━━━━━ SUPPLIED RECORDS ━━━━━
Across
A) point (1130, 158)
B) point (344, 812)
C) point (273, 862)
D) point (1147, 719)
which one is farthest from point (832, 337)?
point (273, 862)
━━━━━
━━━━━ SUPPLIED RECORDS ━━━━━
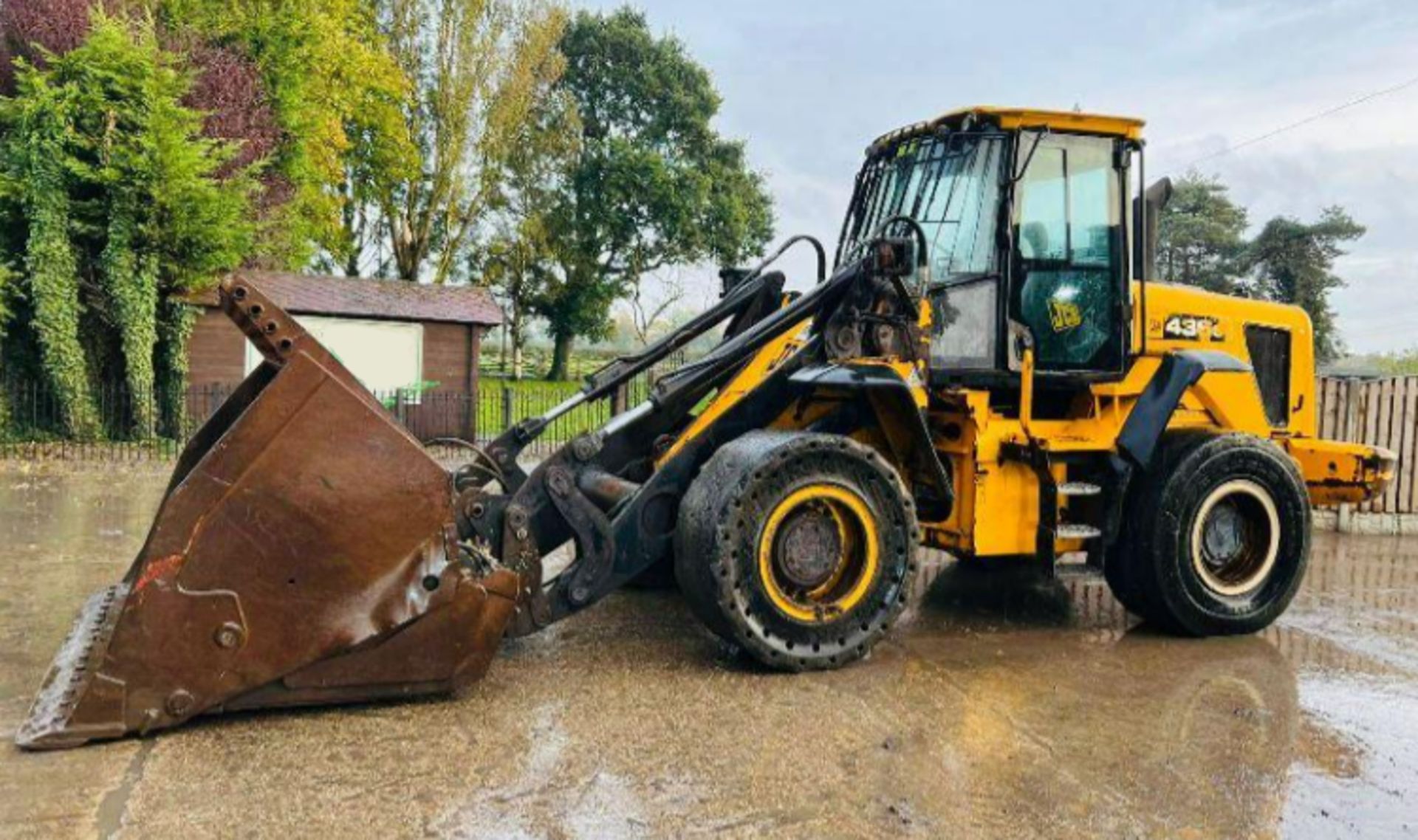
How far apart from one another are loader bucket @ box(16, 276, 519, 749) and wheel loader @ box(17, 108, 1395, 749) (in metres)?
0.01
━━━━━
━━━━━ SUPPLIED RECORDS ━━━━━
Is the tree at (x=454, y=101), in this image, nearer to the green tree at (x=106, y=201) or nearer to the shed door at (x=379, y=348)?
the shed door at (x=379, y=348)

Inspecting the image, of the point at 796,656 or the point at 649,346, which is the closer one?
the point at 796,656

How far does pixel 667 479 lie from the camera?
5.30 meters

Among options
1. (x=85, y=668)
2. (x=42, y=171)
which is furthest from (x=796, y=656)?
━━━━━
TASK STATEMENT: Format the stretch of rows from the line containing "Inspecting the image, of" through the line containing "which is furthest from (x=796, y=656)?" as a JSON list of strings, one string per line, with blank lines omitted.

ANSWER TO THIS PROBLEM:
[
  "Inspecting the image, of the point at 796,656 or the point at 649,346, which is the closer one?",
  "the point at 796,656",
  "How far does pixel 667 479 lie from the camera?",
  "5.30 meters",
  "Among options",
  "1. (x=85, y=668)",
  "2. (x=42, y=171)",
  "which is furthest from (x=796, y=656)?"
]